León XIII. También le tocó regencia en momentos muy difíciles. El uso de la máquina de vapor (James Watt, 1777) se extendió por todas las fábricas inglesas. Se aplicó a las máquinas tejedoras y otras de tipo fabril, en sustitución de la fuerza hidráulica. Ello generó la “Revolución Industrial”, por aquellos mismos años de nuestra independencia. La sociedad se transformó y se alinearon los dos frentes: los dueños del capital y los obreros. Se denunciaron graves excesos en la contratación de servicios. Aquí surgieron las “leyes de Pitt” y otras normas muy restrictivas. La reacción se tradujo en los sindicatos, los boicots, el vandalismo, los luditas. Aprovechando la convulsión social (¡cuándo no!), y en mal momento histórico, se asomaron Carlos Marx y Federico Engels con su “Manifiesto Comunista”, 1848. La turbulencia colectiva se expandió por casi toda Europa. En Francia, la Comuna de París. El avance socialista en Alemania sólo pudo ser contenida por el genio político de Bismarck que, a cambio, implementó por primera vez, la seguridad social. En Italia el nuevo reino de tendencia liberal supuso la eliminación de los Estados Pontificios y abrió francas hostilidades contra la Iglesia al igual que la Kulturkampf en Prusia. La confusión y convulsión eran tan sensibles que la Iglesia –de mucha influencia en esa época– tuvo que hacer su pronunciamiento sobre esos nuevos fenómenos (los choques sociales), en la encíclica “Rerum Novarum” (cosas nuevas), “Sobre la situación de los obreros” en la que se reclaman salarios y condiciones justas para los trabajadores, pero, rechaza las recetas socialistas y con mayor razón el comunismo (ateo y confrontativo). Una posición justa, que en ese mundo (y peor ahora) es tan difícil mantener, como el equilibrio en medio de la tormenta con vientos huracanados que pretenden botar todo en su camino.
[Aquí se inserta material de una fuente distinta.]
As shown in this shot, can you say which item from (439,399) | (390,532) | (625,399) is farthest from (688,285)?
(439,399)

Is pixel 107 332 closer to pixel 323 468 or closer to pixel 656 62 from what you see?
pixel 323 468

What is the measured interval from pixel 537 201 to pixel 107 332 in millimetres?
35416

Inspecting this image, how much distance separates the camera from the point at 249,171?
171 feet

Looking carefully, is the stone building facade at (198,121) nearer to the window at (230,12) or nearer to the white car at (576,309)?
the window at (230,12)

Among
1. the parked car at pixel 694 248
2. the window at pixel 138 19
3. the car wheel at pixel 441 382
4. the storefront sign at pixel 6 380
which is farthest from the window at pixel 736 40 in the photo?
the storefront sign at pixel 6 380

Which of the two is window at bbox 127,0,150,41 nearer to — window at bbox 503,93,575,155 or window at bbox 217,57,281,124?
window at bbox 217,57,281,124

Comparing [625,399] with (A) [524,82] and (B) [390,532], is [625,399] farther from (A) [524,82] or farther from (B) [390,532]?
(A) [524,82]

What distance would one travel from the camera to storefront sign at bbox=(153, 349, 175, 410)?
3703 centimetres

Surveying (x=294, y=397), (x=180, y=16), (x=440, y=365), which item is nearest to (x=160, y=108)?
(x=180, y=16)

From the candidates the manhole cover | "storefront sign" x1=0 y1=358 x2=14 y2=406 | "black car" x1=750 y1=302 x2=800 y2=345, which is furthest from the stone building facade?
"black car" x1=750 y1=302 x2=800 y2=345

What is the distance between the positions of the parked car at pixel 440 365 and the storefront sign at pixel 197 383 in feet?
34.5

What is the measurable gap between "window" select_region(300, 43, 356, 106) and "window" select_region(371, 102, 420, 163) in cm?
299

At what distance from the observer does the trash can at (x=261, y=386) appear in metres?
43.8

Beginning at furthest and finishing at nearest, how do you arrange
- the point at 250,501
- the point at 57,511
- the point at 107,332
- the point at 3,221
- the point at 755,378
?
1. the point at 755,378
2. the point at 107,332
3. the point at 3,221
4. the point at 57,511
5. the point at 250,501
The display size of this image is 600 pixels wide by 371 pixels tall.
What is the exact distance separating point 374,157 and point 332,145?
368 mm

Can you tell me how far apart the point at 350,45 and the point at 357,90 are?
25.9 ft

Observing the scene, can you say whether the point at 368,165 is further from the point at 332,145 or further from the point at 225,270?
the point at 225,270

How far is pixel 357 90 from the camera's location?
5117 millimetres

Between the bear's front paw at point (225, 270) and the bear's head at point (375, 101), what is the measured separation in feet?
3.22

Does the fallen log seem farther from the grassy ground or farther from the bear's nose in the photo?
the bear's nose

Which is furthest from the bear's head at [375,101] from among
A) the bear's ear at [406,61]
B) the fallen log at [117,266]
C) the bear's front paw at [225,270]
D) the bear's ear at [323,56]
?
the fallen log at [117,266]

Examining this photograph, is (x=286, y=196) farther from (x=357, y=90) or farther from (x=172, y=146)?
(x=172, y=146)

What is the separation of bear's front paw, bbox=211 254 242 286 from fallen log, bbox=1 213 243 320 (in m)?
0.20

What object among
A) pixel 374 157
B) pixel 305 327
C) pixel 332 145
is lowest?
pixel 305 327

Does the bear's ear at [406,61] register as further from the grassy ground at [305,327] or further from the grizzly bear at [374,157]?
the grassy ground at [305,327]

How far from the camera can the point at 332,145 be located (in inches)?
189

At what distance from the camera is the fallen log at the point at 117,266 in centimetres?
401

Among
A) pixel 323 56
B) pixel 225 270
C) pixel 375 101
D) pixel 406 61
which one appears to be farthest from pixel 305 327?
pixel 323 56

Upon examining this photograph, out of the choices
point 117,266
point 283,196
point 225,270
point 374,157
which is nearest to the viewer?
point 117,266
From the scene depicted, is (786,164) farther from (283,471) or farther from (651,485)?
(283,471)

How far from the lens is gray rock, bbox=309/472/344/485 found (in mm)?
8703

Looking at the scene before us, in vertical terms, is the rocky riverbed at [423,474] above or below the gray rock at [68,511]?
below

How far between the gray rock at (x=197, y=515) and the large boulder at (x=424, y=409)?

Con 100 años de diferencia hay curiosos paralelismos cronológicos con Juan Pablo II. León XIII fue elegido en marzo de 1878 y murió en julio de 1903, 25 años de papado. El segundo, elegido en octubre de 1978 murió en abril de 2005, casi 27 años. Los dos de largo pontificado, apenas detrás de Pedro, que fue Papa por cerca de 37 años, Pío IX, 31 años.
Hablar en español. Viendo el declive físico de Francisco pensé que nunca más tendría la oportunidad de “charlar” en español con un papa (si es que tal posibilidad hubiese). Pero no, León XIV lo habla muy bien, al estilo latinoamericano, con breve acento peruano. ¡Viva el Perú! Ojalá, Robert, dispusiera de una tarde libre para tomarnos un cafecito.
Cardenales de todo el mundo. Debe confesar que mis primeras preferencias eran por un papa africano o filipino. No quería que fueran papas italianos o europeos. El abrazo de la Iglesia debía expandirse hacia otras latitudes como una expresión de la universalidad de la Iglesia. No se me ocurrió pensar en los cardenales gringos. Pero tenían mejores luces los purpurados. Bien escogieron al nuevo líder de la Iglesia.
PD. Hay varios hitos que van marcando nuestro avance por el trayecto de la vida: Aprender a caminar. Dominar las letras y leer. La bicicleta. Los dientes de leche. La primera comunión. El vello púbico. La graduación escolar y luego la universitaria. El matrimonio. Los hijos. Los nietos. Las primeras canas. La jubilación. A esa lista agrego un hito inesperado: que el Papa tenga menos años que yo. ¡Y eso sí da que pensar!